===== BRANO SELEZIONATO =====

Già allora, si formulò l’ipotesi che il movente del sequestro avesse un ovvio obiettivo: bloccare sul nascere il progetto dello stesso Aldo Moro di inserire in qualche forma il Partito Comunista Italiano nella maggioranza di Governo. Un obiettivo demenziale come le stesse B.R., si diceva, e il teorema sembrava potesse reggere. Ma ora il film di Martinelli rovescia tale tesi: le B.R. sarebbero state la manovalanza manipolata da altri dementi: i servizi segreti impegnati a tenere ancora ben calda la “guerra fredda”. Il “sequestro Moro”, insomma, assieme alle stragi di Piazza Fontana, di Brescia, dell’Italicus, sarebbero, in sintesi, il tragico tributo di morte che l’Italia ha dovuto pagare per avviarsi ad essere uno Stato compiutamente democratico. Ma ora ai maledetti artefici di tutto questo urliamo: basta! Come grida in “Maledetti voi…” Luca Moro, nipote di Aldo Moro, che nei titoli di coda della pellicola canta una canzone che, da sola, per forza emblematica, vale tutto il film. Come è emblematica e agghiacciante la testimonianza della madre di Luca, la signora Maria Fida Moro, figlia di Aldo Moro, che, in esclusiva per Palcoscenico, riguardo alle avvisaglie del calvario patito dal padre, ci ha dichiarato: «Io ho 56 anni e da quando ho l’età della ragione, quindi verso i sette anni d’età, so con certezza assoluta che la mia famiglia in parte o in toto finirà in un lago di sangue. L’ho sempre saputo. Tutta la mia infanzia è stata funestata dal fatto che avevano minacciato papà e mamma di portare via i miei fratelli minori e di rimandarli indietro tagliati a pezzi in una valigia.

===== DATI GREZZI =====

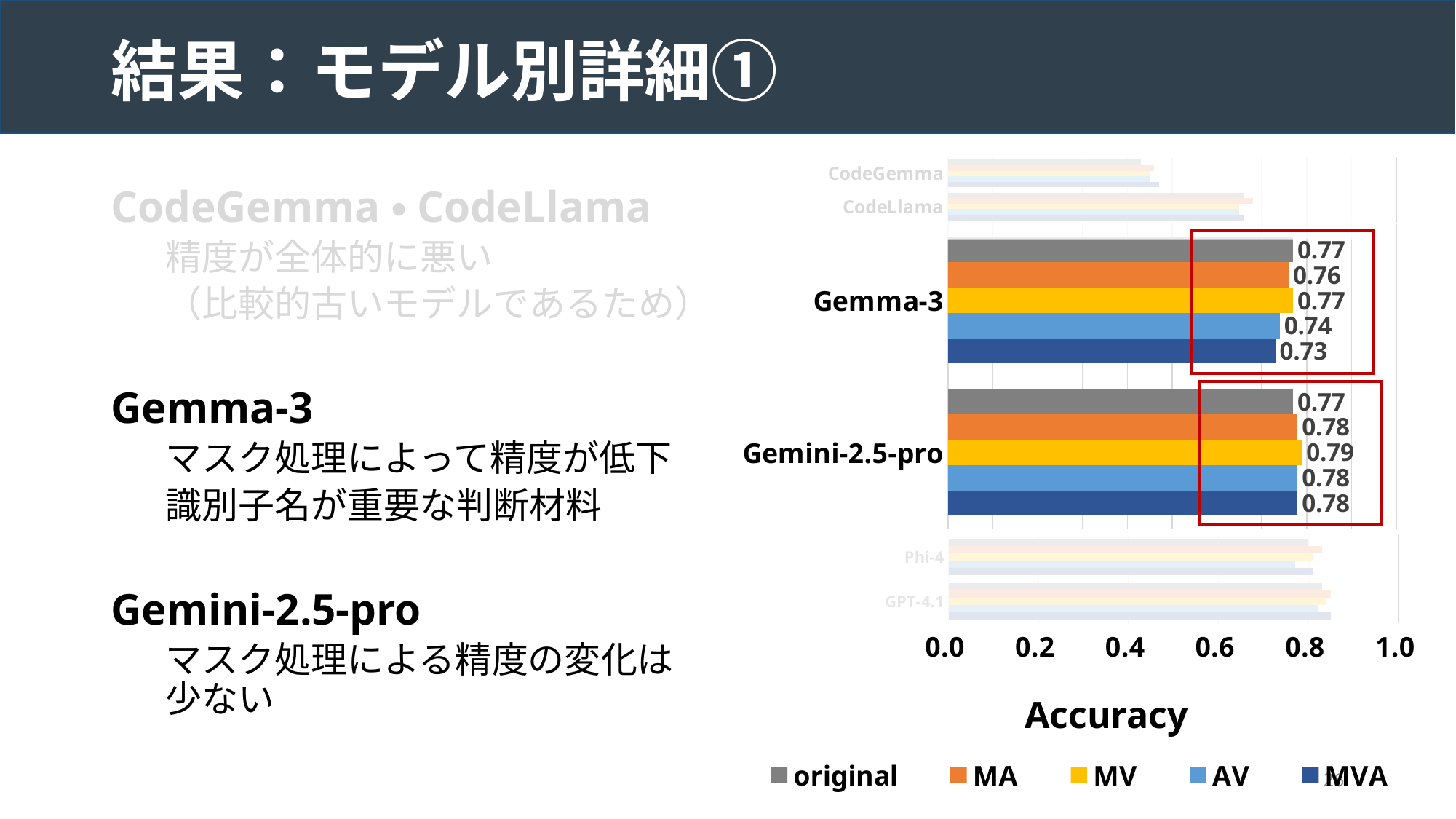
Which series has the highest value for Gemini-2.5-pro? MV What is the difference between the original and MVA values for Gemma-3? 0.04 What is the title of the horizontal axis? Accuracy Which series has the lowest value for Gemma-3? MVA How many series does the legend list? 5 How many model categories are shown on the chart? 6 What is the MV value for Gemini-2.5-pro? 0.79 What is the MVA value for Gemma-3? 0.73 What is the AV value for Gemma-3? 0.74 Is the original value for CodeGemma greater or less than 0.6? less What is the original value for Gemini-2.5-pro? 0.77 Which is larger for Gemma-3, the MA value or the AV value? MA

=====

— CONSEGNA —
Prosegui il brano sul sequestro Moro a partire dall'ultima frase riportata.

— RISPOSTA —
Io ho vissuto così. Non volevo assolutamente un figlio perché non volevo ricominciare a vivere queste cose. Poi è successo il caso Moro… e questa è la nostra vita. Poi, voglio dire una cosa importante: nel ’74, dopo il famoso viaggio in America, mio padre aveva deciso finalmente di lasciare la politica. Poi è nato Luca, a Settembre del ’75, e davanti alla nursery, parlando con la mamma, mio padre le ha detto: “Non posso andarmene, perché mi ammazzeranno sicuramente, ma devo ritardare la catastrofe che pende sul nostro Paese per questi bambini”».
In chiusura, segnaliamo che il film si avvale delle splendide interpretazioni di Donald Sutherland, Giancarlo Giannini, Stefania Rocca e Murray Abraham, un poker d’assi qualitativo che esalta una pellicola già di pregevole fattura stilistica.